**SOURCE EXCERPT:**

It must be emphasized that these assumptions are intended merely to link the observed forecast errors to possible consequences for social welfare. They are far from sufficient to draw any firm conclusions about the underlying projects’ impact on welfare. Indeed, the simulations remain subject to the limitations identified in section 2.2 above, so the most that they can achieve is to examine whether we can conclude that biased forecasting of the magnitude observed in the Flyvbjerg database is sufficient evidence of a likely reduction in welfare.

Given these parameters and assumptions, it is possible to simulate a limited measure of the NPV of the sample average project as well as the average project of the worst-performing type. The results for the sample average are shown in Figure 1, and those for the worst-performing project type are shown in Figure 2.

Figure 1. Simulation results for sample average.

Note: NPV denotes Net Present Value; E[B₁/CC] denotes the expected ratio of benefits in the first year of operation to construction costs; r denotes the discount rate (in %); and g denotes the annual ramp-up in demand (in %).

Figure 2. Simulation results for the worst project type.

Note: NPV denotes Net Present Value; E[B ₁/CC] denotes the expected ratio of benefits in the first year of operation to construction costs; r denotes the discount rate (in %); and g denotes the annual ramp-up in demand (in %).

Thus, based on all the parameters, assumptions, and caveats listed above, one cannot exclude the possibility that the average project in the sample analyzed by Flyvbjerg (Reference Flyvbjerg2016) as well as Flyvbjerg and Bester (Reference Flyvbjerg and Bester2021) could be welfare-improving when the social discount rate is 4% or lower (solid lines in Figure 1) and the ratio of expected first-year benefits to construction costs above 10%. Under these circumstances, there is no need to assume any ramp-up of demand. If the discount rate is 10% (dashed lines), the ratio of expected first-year benefits to construction costs must be above 20% for a positive value of the limited NPV measure; again, the assumption concerning demand ramp-up does not change the conclusion materially. Conversely, for a project with a ratio of expected first-year benefits to construction costs below 10 or 20%, the NPV may be negative when the social discount rate is above 4 or 10%, respectively.

For the average project in the worst-performing project type in Flyvbjerg (Reference Flyvbjerg2016) as well as Flyvbjerg and Bester (Reference Flyvbjerg and Bester2021), the threshold value for positive NPV of the ratio of expected first-year benefits to construction costs is above 10% when the social discount rate is 4% or lower and when some demand ramp-up is assumed. The threshold value for positive NPV is above 20% when the social discount rate is 4% or lower and when no demand ramp-up is assumed. When the social discount rate is 10%, the same thresholds are approximately 0.3 (some demand ramp-up) and 0.4 (no demand ramp-up).

**WHAT TO DO:**
#1 Repeat the stretch of the NPV simulation excerpt from "Figure 1. Simulation" through "worst project type.".
#2 In the NPV simulation excerpt, what does g denote?
#3 How would you render this sentence from the NPV simulation excerpt in Spanish: "Under these circumstances, there is no need to assume any ramp-up of demand."
The records come from a separate, unrelated source.

**EXTRACTED ENTRIES:**
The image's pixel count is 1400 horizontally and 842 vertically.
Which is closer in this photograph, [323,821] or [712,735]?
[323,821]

--

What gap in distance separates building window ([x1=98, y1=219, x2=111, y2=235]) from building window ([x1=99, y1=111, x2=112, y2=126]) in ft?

**EXERCISE SOLUTIONS:**
#1
Figure 1. Simulation results for sample average.

Note: NPV denotes Net Present Value; E[B₁/CC] denotes the expected ratio of benefits in the first year of operation to construction costs; r denotes the discount rate (in %); and g denotes the annual ramp-up in demand (in %).

Figure 2. Simulation results for the worst project type.

#2 The annual ramp-up in demand, in percent.

#3 En estas circunstancias, no es necesario suponer ningún aumento gradual de la demanda.